>> START Materials provided

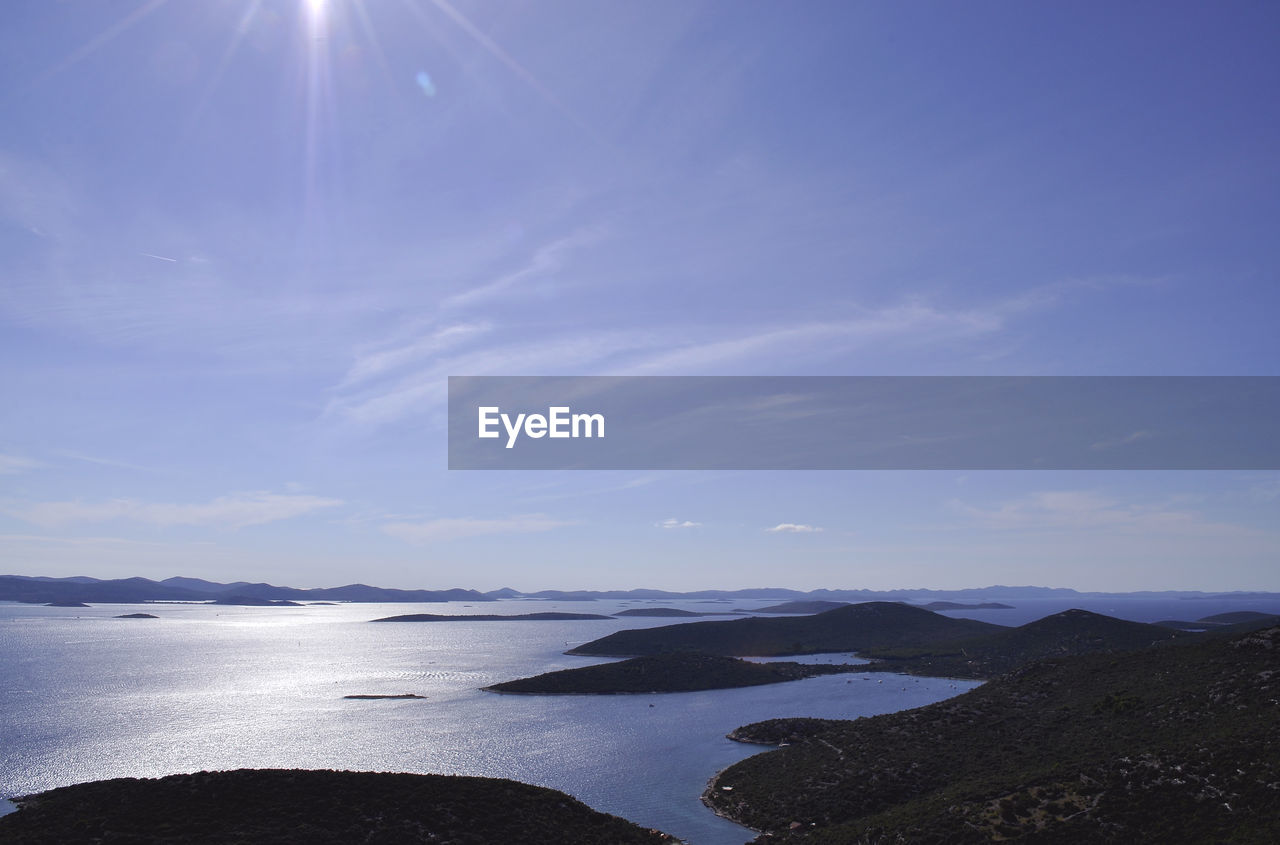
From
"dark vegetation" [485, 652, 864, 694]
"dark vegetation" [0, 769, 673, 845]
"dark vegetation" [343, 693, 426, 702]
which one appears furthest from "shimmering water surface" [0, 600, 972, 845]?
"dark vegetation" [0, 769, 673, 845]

>> END Materials provided
>> START Materials provided

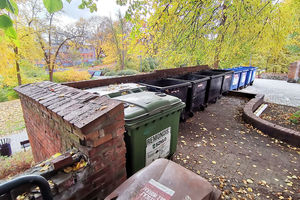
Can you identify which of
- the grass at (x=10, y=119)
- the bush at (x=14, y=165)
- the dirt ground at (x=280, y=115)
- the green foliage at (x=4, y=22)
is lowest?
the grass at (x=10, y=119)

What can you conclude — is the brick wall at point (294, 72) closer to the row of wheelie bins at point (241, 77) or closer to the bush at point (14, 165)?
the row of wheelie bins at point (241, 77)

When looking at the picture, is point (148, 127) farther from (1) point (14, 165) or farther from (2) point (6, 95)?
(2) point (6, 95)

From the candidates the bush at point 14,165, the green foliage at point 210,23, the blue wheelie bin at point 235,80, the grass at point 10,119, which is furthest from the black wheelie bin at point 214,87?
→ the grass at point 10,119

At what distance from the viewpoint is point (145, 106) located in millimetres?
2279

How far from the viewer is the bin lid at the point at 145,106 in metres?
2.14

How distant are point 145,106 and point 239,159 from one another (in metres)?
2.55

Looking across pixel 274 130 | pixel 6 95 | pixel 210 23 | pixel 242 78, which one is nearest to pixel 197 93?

>> END Materials provided

• Do this:
Collect every line of the listing above that contains the string "foliage". Count a line only when its letter case matches.

• Output for this exercise:
- the green foliage at (x=4, y=22)
From the candidates the bush at point 14,165, the green foliage at point 210,23, the blue wheelie bin at point 235,80, the grass at point 10,119, which is furthest from the black wheelie bin at point 214,87?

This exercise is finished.